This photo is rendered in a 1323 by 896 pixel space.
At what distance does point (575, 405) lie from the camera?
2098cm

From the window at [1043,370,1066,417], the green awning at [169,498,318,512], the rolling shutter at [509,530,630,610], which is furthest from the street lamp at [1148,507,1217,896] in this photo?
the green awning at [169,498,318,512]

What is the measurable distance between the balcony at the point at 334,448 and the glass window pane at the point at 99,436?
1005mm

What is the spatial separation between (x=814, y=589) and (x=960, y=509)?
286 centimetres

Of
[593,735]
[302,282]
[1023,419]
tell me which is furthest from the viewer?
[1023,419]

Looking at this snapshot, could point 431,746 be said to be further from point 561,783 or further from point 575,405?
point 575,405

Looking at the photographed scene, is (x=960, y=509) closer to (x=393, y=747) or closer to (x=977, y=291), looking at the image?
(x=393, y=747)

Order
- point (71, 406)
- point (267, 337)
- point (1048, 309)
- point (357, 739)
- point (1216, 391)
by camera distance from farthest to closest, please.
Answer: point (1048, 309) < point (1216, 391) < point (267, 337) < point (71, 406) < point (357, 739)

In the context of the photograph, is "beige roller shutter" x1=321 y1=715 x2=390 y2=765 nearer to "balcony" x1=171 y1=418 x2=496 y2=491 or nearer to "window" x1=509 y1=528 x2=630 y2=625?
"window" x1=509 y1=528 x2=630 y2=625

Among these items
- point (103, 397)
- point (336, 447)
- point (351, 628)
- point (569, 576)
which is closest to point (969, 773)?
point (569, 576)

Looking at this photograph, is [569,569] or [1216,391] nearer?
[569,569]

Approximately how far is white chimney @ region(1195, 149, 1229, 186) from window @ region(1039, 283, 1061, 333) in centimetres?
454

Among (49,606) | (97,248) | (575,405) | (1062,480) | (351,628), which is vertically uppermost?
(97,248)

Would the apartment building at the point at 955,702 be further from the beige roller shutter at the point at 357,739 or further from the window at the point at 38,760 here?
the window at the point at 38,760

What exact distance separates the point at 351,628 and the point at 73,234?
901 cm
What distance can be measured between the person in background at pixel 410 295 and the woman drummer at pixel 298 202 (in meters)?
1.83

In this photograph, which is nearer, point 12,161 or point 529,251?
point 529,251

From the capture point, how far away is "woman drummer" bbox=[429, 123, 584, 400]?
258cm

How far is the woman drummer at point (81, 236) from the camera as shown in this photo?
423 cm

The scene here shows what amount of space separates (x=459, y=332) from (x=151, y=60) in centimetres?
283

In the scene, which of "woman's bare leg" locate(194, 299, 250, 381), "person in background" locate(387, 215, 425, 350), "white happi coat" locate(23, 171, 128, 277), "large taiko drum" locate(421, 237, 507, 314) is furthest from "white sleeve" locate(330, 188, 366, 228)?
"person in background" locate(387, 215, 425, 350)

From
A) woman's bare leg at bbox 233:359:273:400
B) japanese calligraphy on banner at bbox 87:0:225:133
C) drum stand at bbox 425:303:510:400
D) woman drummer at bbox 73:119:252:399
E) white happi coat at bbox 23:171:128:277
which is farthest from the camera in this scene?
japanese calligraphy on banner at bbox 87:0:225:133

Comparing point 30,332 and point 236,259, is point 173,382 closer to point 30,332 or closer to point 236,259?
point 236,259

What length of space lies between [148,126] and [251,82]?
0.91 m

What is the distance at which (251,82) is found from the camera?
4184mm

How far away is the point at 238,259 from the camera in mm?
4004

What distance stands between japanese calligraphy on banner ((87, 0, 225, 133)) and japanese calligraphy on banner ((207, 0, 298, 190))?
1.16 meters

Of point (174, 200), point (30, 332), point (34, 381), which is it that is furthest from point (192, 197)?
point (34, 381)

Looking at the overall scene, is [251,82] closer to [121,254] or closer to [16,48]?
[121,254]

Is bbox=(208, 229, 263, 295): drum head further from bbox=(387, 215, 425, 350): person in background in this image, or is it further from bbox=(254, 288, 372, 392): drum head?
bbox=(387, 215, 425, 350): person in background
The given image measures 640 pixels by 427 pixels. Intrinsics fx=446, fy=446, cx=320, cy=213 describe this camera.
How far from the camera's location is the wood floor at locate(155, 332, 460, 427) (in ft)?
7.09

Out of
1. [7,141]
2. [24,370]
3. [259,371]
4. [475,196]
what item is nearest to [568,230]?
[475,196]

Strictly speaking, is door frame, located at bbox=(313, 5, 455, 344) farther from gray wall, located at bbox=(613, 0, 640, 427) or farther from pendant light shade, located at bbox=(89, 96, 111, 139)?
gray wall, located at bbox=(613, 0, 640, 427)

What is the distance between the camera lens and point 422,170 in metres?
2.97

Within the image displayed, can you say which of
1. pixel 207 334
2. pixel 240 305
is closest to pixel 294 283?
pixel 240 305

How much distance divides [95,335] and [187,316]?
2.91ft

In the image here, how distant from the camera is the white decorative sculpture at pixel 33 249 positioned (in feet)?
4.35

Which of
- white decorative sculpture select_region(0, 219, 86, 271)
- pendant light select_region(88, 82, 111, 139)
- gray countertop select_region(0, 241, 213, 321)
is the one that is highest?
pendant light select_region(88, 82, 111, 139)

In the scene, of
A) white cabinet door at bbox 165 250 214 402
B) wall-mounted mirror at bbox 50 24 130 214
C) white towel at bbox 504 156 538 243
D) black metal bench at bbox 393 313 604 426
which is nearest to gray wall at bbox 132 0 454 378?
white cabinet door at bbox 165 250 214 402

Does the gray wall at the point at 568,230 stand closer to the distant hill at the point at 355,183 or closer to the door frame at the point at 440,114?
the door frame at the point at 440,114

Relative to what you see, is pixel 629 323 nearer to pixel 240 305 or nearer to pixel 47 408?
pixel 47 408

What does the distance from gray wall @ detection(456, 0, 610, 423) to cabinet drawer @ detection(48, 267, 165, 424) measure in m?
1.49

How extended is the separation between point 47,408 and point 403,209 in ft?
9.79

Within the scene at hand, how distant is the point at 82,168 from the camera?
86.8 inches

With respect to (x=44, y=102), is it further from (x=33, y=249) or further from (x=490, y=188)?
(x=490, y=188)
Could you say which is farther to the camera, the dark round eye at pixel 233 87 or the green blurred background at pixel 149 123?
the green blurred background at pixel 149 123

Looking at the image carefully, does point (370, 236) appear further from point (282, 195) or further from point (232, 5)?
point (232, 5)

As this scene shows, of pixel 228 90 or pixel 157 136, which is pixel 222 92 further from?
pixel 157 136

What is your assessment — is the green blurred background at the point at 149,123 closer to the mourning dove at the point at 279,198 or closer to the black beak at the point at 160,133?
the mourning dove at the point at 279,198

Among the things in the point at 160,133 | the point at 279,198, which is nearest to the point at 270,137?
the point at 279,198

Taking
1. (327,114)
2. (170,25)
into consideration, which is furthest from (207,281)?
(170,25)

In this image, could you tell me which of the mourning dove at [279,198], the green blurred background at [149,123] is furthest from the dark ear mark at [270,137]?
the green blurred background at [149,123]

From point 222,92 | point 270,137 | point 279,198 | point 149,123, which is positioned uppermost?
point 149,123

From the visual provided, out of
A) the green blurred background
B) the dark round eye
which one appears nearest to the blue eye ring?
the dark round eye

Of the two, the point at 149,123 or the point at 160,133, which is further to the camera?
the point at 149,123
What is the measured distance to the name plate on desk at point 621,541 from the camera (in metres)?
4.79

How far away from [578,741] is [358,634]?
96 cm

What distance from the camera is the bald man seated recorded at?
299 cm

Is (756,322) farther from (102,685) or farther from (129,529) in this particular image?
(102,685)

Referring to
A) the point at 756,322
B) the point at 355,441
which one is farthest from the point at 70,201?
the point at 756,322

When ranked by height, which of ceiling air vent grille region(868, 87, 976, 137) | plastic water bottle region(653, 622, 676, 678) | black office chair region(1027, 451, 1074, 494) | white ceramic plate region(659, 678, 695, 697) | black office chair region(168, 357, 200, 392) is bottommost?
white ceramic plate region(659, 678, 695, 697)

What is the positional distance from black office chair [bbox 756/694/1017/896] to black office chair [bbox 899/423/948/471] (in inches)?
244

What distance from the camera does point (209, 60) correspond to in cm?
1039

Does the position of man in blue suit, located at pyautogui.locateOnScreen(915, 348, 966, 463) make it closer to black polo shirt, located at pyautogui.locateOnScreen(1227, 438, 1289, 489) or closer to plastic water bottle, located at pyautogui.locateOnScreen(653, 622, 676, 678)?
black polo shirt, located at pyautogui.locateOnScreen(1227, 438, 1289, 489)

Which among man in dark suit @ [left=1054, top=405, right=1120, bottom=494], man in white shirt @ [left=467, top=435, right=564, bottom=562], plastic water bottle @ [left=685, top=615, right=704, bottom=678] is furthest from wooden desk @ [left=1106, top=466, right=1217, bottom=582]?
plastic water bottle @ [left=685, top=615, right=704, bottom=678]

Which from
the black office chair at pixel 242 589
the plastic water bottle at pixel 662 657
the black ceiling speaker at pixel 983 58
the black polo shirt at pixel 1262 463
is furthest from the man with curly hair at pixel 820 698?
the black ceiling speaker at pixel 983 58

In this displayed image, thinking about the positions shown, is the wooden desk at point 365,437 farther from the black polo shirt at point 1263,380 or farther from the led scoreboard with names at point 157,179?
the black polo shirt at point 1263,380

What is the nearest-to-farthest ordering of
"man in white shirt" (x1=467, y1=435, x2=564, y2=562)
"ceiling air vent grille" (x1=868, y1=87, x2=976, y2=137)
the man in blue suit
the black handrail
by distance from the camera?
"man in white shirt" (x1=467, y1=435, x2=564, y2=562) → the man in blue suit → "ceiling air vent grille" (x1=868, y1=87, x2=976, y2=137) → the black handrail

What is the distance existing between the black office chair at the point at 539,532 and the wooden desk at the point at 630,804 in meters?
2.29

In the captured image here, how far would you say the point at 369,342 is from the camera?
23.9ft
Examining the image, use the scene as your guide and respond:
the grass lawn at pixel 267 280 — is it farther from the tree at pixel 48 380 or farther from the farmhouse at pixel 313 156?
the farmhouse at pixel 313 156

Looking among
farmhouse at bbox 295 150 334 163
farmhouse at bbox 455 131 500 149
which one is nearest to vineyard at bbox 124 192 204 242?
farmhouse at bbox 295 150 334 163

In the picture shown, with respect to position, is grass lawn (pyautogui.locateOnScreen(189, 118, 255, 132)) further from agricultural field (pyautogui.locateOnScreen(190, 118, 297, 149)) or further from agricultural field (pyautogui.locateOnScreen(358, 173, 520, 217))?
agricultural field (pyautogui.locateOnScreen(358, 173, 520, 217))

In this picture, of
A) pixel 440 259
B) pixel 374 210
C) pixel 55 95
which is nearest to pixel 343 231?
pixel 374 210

* [Set exercise]: Begin with the line containing "Looking among" and repeat each line exactly until the records above end.

* [Answer to the task]:
Looking among
farmhouse at bbox 295 150 334 163
farmhouse at bbox 455 131 500 149
which one is nearest to vineyard at bbox 124 192 204 242?
farmhouse at bbox 295 150 334 163

In the picture shown, with respect to position, is grass lawn (pyautogui.locateOnScreen(189, 118, 255, 132)) further from agricultural field (pyautogui.locateOnScreen(190, 118, 297, 149)) or further from agricultural field (pyautogui.locateOnScreen(358, 173, 520, 217))?
agricultural field (pyautogui.locateOnScreen(358, 173, 520, 217))

In this picture, of
A) pixel 440 259
B) pixel 374 210
C) pixel 55 95
which is nearest to pixel 343 231?
pixel 374 210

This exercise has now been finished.